Exercise text ->
Working Day

25 august, 2008 17:00

Prime Minister Vladimir Putin chaired a meeting of the Presidium of the Government of the Russian Federation

Prime Minister Vladimir Putin chaired a meeting of the Presidium of the Government of the Russian Federation
"We will also discuss the distribution of subsidies from the federal budget. A total of 3.2 billion roubles ($130.19 million, or €88.32 million) are allocated to the Kamchatka and Maritime territories, and the Arkhangelsk and Murmansk regions to make up for higher prices on fuel oil. This is one of the measures which should help these regions to get through the cold season without any accidents, not to mention emergencies."
Vladimir Putin
Meeting of the Government Presidium on August 25, 2008

Transcript of the beginning of the meeting:

Vladimir Putin: Good afternoon, colleagues.

Mr Kozak and I have already started discussing what is currently being done in South Ossetia to restore the city of Tskhinval. Mr Kozak, you have been there. Could you please tell us how things are, what is being done and how this work is organized?

Dmitry Kozak: In line with the government's instructions, we have endorsed the membership of the interdepartmental commission on assistance to South Ossetia. On August 22, the commission held its first meeting. It determined the policy of all federal executive bodies, including executive authorities of the Southern Federal District, and of North Ossetia.

I should emphasize that North Ossetia has been very helpful. It has hurled all effort into helping South Ossetia. Regrettably, this will not allow it to prepare properly for winter because all building-maintenance services are now operating in South Ossetia.

All regulations have been endorsed. The Finance Ministry has defined the procedures for funding the work from the federal budget. The order for coordinating this work and its acceptance by the commission has been approved, as well as the procedures for signing a contract on the inspection of all buildings.

At present, the work is going on at 43 sites, for the time being without any contracts. I will explain a bit later what the problem is. The sites have been inspected. For the most part, North Ossetia's Spetsstroy (Special Construction Administration), the Energy Ministry, Rosavtodor (the Federal Roads Agency), and Rossvyaz (Federal Communications Agency) are working on these sites.

By now the majority of districts have electricity back; rubbish pick-up has been organized; chemists, outpatient clinics, and ambulances are working again.

Public transportation has been set going; telephone cables have been partially fixed, and mobile communications have been fully restored on the entire territory of the republic.

The post office and the bank are open. Government and municipal institutions are getting back to work. By September 1, 16 republican schools will be ready to start work: five in Tskhinval, and 11 in other places. The university will start classes from September 1. The two surviving buildings require minor repairs; one building is beyond repair, and classes instead will be held at School No. 6.

Today, more than a thousand people are working, apart from rescue and recovery operations under Resolution No. 850 on emergency relief. This number will be considerably increased by the end of the day.

Parts of the exercise ->
A – Answer these from the meeting transcript, one line each:
(i) How much money is allocated to make up for higher fuel oil prices?
(ii) On what date did the commission on assistance to South Ossetia hold its first meeting?
(iii) At how many sites is work going on at present?
B – In the meeting transcript, copy word for word the stretch from "Working Day" through "Good afternoon, colleagues.".
C – Name every territory and region that the meeting transcript says will get federal subsidies for higher fuel oil prices.

Dataset content ->
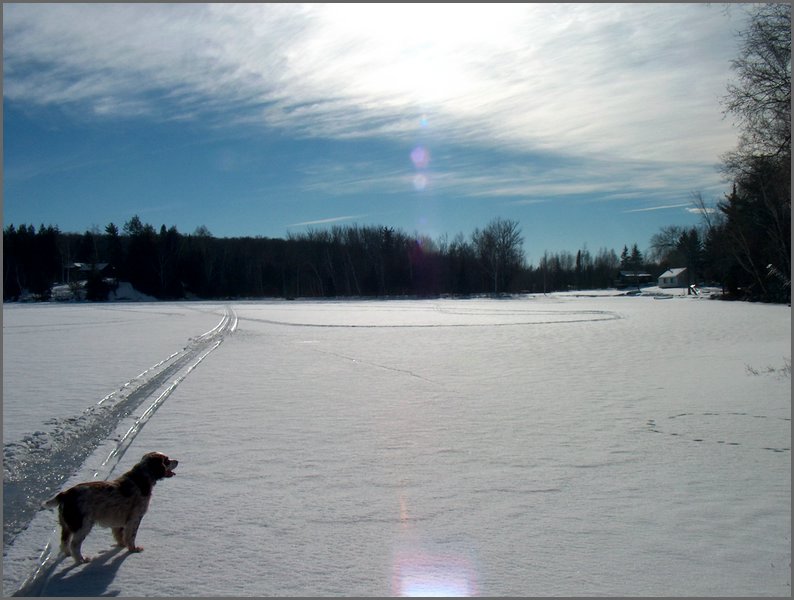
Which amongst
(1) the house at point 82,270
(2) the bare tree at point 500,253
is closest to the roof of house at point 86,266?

Solutions to the problems ->
A –
(i) 3.2 billion roubles ($130.19 million, or €88.32 million)
(ii) August 22
(iii) 43

B –
Working Day

25 august, 2008 17:00

Prime Minister Vladimir Putin chaired a meeting of the Presidium of the Government of the Russian Federation

Prime Minister Vladimir Putin chaired a meeting of the Presidium of the Government of the Russian Federation
"We will also discuss the distribution of subsidies from the federal budget. A total of 3.2 billion roubles ($130.19 million, or €88.32 million) are allocated to the Kamchatka and Maritime territories, and the Arkhangelsk and Murmansk regions to make up for higher prices on fuel oil. This is one of the measures which should help these regions to get through the cold season without any accidents, not to mention emergencies."
Vladimir Putin
Meeting of the Government Presidium on August 25, 2008

Transcript of the beginning of the meeting:

Vladimir Putin: Good afternoon, colleagues.

C – Kamchatka territory, Maritime territory, Arkhangelsk region, Murmansk region